Look through the records below, and whenever a line contains "recaptcha", copy it.

[[ The data, beginning ]]

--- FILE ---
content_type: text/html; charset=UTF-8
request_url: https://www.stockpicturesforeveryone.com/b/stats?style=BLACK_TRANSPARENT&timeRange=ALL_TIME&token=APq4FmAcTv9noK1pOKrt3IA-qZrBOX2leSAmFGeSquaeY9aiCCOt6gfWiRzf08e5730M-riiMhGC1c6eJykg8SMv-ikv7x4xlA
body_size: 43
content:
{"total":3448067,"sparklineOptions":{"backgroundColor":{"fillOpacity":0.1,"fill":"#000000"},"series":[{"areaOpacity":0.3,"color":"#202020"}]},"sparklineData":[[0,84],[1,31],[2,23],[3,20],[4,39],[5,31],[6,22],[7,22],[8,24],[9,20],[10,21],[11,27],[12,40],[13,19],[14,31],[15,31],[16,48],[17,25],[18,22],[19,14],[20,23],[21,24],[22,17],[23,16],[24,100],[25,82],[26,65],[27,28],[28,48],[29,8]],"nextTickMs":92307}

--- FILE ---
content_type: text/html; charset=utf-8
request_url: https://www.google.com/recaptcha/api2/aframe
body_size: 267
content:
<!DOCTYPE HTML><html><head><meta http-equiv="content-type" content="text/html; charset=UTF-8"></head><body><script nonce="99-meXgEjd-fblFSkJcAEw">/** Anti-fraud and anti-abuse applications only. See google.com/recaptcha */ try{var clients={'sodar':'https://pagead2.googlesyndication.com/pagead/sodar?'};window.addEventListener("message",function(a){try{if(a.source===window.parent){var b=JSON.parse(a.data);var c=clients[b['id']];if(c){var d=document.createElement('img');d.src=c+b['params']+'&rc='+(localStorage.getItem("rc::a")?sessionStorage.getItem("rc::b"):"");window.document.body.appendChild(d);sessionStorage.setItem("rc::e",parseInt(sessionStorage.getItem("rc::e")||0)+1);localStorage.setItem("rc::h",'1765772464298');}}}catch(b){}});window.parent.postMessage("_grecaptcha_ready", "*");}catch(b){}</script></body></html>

[[ The data, end ]]

Finished task |
request_url: https://www.google.com/recaptcha/api2/aframe
<!DOCTYPE HTML><html><head><meta http-equiv="content-type" content="text/html; charset=UTF-8"></head><body><script nonce="99-meXgEjd-fblFSkJcAEw">/** Anti-fraud and anti-abuse applications only. See google.com/recaptcha */ try{var clients={'sodar':'https://pagead2.googlesyndication.com/pagead/sodar?'};window.addEventListener("message",function(a){try{if(a.source===window.parent){var b=JSON.parse(a.data);var c=clients[b['id']];if(c){var d=document.createElement('img');d.src=c+b['params']+'&rc='+(localStorage.getItem("rc::a")?sessionStorage.getItem("rc::b"):"");window.document.body.appendChild(d);sessionStorage.setItem("rc::e",parseInt(sessionStorage.getItem("rc::e")||0)+1);localStorage.setItem("rc::h",'1765772464298');}}}catch(b){}});window.parent.postMessage("_grecaptcha_ready", "*");}catch(b){}</script></body></html>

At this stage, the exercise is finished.